Mariahilfer Straße: Neue Mieter für das Slama-Haus

Seit drei Jahren steht das ehemalige Slama-Geschäft auf der Mariahilfer Straße leer.
  • Seit drei Jahren steht das ehemalige Slama-Geschäft auf der Mariahilfer Straße leer.
  • hochgeladen von Maria-Theresia Klenner

MARIAHILF. 282.358 Euro für 4.250 m² Geschäftsfläche. So viel Monatsmiete kostet die Ladenfläche für das Gebäude an der Ecke Kollergerngasse/Mariahilfer Straße.
Obwohl das Gebäude fast direkt an der U3-Station Neubaugasse liegt, fand sich über Jahre hinweg kein Nachmieter. "Das muss wohl an der Begegnungszone liegen", sagen manche. Derzeitiger Eigentümer ist der Wohlfahrtsfonds der Ärztekammer. Deren Finanzdirektor Franz Hirtzi sagt der bz: "Inzwischen haben wir einen Nachmieter gefunden. Es finden aber noch Gespräche und letzte Verhandlungen statt. In den kommenden Wochen wird der Mietvertrag unterschrieben."

Das wird den grünen Bezirksrat Oliver Schönsleben freuen, der den Mietpreis für das Gebäude auf seiner Facebook-Seite so kommentierte: "Soll noch jemand sagen, dass die Fußgängerzone Mariahilfer Straße kein Erfolg ist."

Neue Begegnungszonen?

Doch wo Grund zur Freude ist, gibt es auch meistens ein Problem: "Solche Mietpreise können sich kleine Unternehmen und Gewerbetreibende natürlich nicht leisten", so Schönsleben zur bz.

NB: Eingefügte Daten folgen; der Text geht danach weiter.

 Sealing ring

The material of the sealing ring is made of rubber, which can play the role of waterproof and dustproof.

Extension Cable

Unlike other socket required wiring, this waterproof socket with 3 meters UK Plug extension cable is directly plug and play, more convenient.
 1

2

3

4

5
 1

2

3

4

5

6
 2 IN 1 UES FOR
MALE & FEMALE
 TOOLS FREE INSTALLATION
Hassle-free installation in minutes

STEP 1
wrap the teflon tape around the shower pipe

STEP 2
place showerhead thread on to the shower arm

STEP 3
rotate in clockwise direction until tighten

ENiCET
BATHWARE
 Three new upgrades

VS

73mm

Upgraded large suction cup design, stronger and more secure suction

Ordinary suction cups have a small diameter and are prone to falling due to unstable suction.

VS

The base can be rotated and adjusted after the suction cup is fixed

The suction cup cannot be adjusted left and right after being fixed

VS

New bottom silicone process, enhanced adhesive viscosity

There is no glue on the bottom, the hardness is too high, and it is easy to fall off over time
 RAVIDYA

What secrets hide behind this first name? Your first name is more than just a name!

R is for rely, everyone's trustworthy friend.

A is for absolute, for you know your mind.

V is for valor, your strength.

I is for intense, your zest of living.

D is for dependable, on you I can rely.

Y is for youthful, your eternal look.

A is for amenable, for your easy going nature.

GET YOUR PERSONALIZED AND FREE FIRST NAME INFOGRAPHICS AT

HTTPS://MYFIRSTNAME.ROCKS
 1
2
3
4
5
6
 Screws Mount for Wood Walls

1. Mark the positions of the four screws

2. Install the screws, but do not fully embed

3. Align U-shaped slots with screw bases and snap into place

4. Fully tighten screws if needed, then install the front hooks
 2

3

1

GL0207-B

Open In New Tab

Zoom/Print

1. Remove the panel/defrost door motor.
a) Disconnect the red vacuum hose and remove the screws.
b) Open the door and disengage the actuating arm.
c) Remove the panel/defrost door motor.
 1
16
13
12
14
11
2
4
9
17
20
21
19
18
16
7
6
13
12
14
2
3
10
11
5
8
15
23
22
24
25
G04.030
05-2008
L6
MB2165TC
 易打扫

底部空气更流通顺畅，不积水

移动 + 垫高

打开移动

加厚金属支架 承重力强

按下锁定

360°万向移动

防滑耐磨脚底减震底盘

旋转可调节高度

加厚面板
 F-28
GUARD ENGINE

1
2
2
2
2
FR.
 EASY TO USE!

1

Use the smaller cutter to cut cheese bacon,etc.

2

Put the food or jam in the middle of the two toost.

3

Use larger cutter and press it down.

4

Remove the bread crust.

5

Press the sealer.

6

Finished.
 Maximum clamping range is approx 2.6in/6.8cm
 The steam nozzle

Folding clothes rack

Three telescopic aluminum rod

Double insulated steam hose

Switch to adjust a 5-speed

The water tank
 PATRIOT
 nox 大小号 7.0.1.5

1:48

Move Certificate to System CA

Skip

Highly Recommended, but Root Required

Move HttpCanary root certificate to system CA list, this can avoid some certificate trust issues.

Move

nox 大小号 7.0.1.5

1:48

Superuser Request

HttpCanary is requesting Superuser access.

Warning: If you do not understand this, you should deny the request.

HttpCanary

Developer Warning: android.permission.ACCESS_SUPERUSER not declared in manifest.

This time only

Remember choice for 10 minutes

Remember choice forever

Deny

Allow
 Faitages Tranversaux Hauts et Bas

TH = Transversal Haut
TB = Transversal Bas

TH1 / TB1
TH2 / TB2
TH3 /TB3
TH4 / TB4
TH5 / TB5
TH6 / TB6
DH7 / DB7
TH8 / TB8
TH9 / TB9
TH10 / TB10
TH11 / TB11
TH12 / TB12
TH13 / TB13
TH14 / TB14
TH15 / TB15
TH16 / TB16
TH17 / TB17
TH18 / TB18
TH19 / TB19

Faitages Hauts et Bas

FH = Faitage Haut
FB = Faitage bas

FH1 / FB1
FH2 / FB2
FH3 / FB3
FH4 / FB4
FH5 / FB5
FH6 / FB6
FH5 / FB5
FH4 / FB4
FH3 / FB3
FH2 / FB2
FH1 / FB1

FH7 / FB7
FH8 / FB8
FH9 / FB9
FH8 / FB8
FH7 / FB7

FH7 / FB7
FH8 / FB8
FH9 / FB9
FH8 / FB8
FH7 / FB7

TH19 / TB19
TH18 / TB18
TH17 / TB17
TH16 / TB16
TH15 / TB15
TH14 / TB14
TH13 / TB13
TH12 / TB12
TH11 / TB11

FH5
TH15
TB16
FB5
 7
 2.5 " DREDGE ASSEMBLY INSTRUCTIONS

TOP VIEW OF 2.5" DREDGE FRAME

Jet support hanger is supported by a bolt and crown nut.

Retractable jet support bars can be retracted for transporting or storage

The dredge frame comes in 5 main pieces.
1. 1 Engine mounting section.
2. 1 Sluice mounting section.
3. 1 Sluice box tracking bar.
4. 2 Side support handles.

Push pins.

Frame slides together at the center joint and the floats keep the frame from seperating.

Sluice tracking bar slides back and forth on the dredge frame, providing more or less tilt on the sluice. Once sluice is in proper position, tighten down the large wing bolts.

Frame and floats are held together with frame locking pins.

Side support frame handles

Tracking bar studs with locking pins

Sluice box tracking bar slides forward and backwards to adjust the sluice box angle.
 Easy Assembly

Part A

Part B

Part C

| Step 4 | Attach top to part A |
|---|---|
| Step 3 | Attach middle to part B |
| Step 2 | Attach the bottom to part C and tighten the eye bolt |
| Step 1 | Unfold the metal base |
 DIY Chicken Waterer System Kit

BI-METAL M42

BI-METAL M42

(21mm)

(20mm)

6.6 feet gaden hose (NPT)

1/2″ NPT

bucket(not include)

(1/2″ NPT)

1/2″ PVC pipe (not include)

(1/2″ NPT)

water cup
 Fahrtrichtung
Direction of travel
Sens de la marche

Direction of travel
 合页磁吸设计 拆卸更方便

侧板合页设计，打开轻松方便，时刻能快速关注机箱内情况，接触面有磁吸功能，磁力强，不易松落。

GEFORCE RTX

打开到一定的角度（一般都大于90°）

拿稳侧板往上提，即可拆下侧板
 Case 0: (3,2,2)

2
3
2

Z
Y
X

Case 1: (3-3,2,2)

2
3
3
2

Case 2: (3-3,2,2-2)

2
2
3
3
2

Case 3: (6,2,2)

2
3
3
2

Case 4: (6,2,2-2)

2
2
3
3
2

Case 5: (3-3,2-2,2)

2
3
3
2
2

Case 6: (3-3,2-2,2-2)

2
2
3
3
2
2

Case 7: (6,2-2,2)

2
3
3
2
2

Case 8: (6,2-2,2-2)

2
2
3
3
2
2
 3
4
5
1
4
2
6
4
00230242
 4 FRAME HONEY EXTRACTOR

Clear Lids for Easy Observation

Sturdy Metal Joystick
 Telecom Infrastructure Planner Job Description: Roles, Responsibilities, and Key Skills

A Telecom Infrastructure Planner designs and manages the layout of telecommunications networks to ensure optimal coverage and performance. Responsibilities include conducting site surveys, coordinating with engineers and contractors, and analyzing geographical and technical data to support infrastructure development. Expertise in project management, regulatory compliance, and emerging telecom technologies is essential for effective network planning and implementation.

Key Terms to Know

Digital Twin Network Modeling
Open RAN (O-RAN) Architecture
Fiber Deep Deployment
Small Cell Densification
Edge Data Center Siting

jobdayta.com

Ladenlokale in den Seitengassen im Umfeld der Mariahilfer Straße seien oft viel günstiger zu haben: "Das liegt auch daran, dass die Geschäftsgrößen dort viel kleiner und deshalb für große Einzelhandelsketten nicht besonders attraktiv sind.
Allerdings gibt es in den Seitengassen oft ein Sichtbarkeitsproblem: "Vor allem, wenn auf der Mariahilfer Straße große Baustellen sind, wie es bei der Kollergerngasse derzeit der Fall ist." Schönsleben wünscht sich deshalb eine Ausweitung der Begegnungszone von der Mariahilfer Straße auf umliegende Seitengassen. In der Otto-Bauer-Gasse will er damit anfangen: "Dort braucht es unbedingt breitere Gehsteige. Wir haben uns gefragt, ob man die Gasse durch eine Begegnungszone aufwerten kann. Da dort eh der Fahrbahnbelag erneuert werden muss, haben wir uns überlegt, dort die Möglichkeit einer Begegnungszone zu untersuchen.
Bereits im März hat das Bezirksparlament beschlossen, Möglichkeiten für eine Begegnungs- oder Fußgängerzone in der Otto-Bauer-Gasse zu erörtern. Derzeit beschäftigt sich die Mobilitätskommission des Bezirks damit. Die Vorschläge sollen später Anrainern und Gewerbetreibenden vorgestellt werden.

Finanzierungsfrage ungeklärt

Allerdings gebe es dazu noch keinen konkreten Termin, denn solche Dinge bräuchten Zeit, heißt es aus dem Büro des Bezirkschefs Markus Rumelhart. Außerdem stehe immer die Finanzierungsfrage im Raum. Das Bezirksbudget für 2017 werde erst in den kommenden Wochen beschlossen. Das Wichtigste sei aber, dass man vorhabe, mit Anrainern und Gewerbetreibenden ins Gespräch zu kommen. Immerhin: In der Mariahilfer Straße dürfte es wohl bald einen Leerstand weniger geben.